7/10
Thoroughly enjoyable and witty caper.
5 July 2006
Warning: Spoilers
Maybe not the great train robbery but a pretty good one.

Michael Crighton is not an artist but he's a fine storyteller. Often his films are better than his novels. But everything comes together in this one -- script, score, direction, photography, and performances. How does someone like Leslie Anne Down come to look so droopy-eyed and lovely? And how come Sean Connery looks so good and so sexy as he ages? (A criminal act, if you ask me.) Donald Southerland is the epitome of an 1855 criminal rogue. Goldsmith's score is lively and reminiscent of Prokoviev's Lieutenant Kije.

The whole enterprise is witty, well thought out, and engrossing.
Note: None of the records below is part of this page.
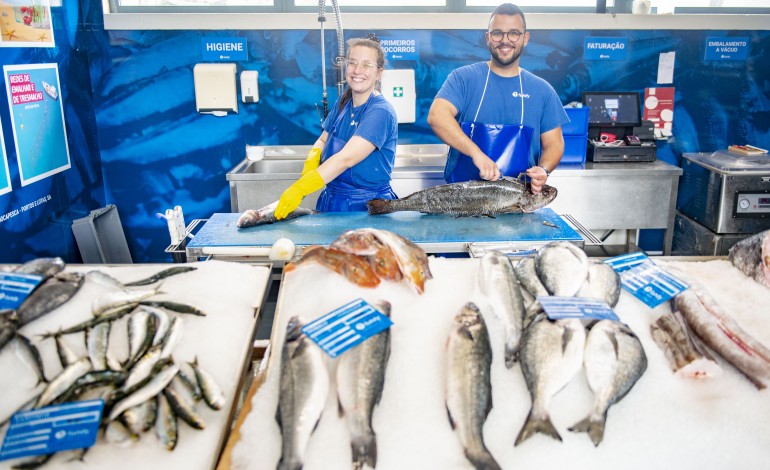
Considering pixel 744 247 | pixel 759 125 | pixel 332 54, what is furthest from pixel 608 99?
pixel 744 247

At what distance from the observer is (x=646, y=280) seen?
161cm

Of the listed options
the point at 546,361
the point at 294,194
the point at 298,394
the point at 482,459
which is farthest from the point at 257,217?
the point at 482,459

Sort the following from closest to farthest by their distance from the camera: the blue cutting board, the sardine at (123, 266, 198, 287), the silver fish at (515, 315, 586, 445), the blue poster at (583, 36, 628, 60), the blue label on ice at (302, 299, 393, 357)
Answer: the silver fish at (515, 315, 586, 445), the blue label on ice at (302, 299, 393, 357), the sardine at (123, 266, 198, 287), the blue cutting board, the blue poster at (583, 36, 628, 60)

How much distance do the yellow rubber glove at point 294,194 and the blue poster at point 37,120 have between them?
1.76m

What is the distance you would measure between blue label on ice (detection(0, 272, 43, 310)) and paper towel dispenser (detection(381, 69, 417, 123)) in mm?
3355

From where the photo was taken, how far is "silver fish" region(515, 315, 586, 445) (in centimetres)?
117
There's an excruciating byplay between Connery and the younger wife of an old banker. They are having tea al fresco watching the workmen build an "ancient" water wheel out of old parts. Neither of them cracks a smile as they talk about how the parts are bolted tightly together instead of screwed, how the joints must be tightly fitted ("so rare," remarks the lady), and how America is "a land of many prominent erections." Connery probably has the best lines. One of them is keen. His girl friend, Downe, demands of him, "Do you ever tell the truth?" He smirks slightly and answers, "No." I'm uncertain about whether to explain exactly why this exchange is so funny because I don't want to insult anyone who already knows. But for any kids who may be reading, this exchange of lines constitutes a "logical paradox." If you are asked if you ever tell the truth and you deny it, well then you are lying in your response, which means you must be telling the truth. The answer is both true and false at the same time, as is this sentence, "This statement is false." Sorry, a little tedious, I know, but that's the sort of thing you find in this film.

The script will also give you an entertaining lesson on the life and lingo of early Victorian England. You learn what a "jack" is and what "a ratter" is and what a "crib" is. The moral calculus of the film is a little wedged, what with Connery having strangled to death a shrimpy squealcat who didn't deserve being murdered by any but "The Godfather" standards.

It's not all intrigue and planning though. The climax is filled with rip-roaring action. Crighton has said that when they were shooting the scene in which Connery is crawling along the top of the train, the coat he was holding accidentally was blown out of his hands but the actor stayed in character, turned around and retrieved it.

You won't regret catching this if you can manage it. Kind of a family movie and a nicely rendered one.